**What is needed:** An exact transcription of all the data is the expected reply.

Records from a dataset

»»

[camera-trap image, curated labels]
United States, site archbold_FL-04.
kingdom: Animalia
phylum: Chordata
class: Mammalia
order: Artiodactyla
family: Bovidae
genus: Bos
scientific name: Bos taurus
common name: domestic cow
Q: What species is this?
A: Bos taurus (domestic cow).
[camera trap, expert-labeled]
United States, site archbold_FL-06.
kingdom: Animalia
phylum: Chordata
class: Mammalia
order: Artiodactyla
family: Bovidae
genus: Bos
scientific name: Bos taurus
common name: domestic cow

««

**Exercise solution:**
[camera-trap image, curated labels]
United States, site archbold_FL-04.
kingdom: Animalia
phylum: Chordata
class: Mammalia
order: Artiodactyla
family: Bovidae
genus: Bos
scientific name: Bos taurus
common name: domestic cow
Q: What species is this?
A: Bos taurus (domestic cow).
[camera trap, expert-labeled]
United States, site archbold_FL-06.
kingdom: Animalia
phylum: Chordata
class: Mammalia
order: Artiodactyla
family: Bovidae
genus: Bos
scientific name: Bos taurus
common name: domestic cow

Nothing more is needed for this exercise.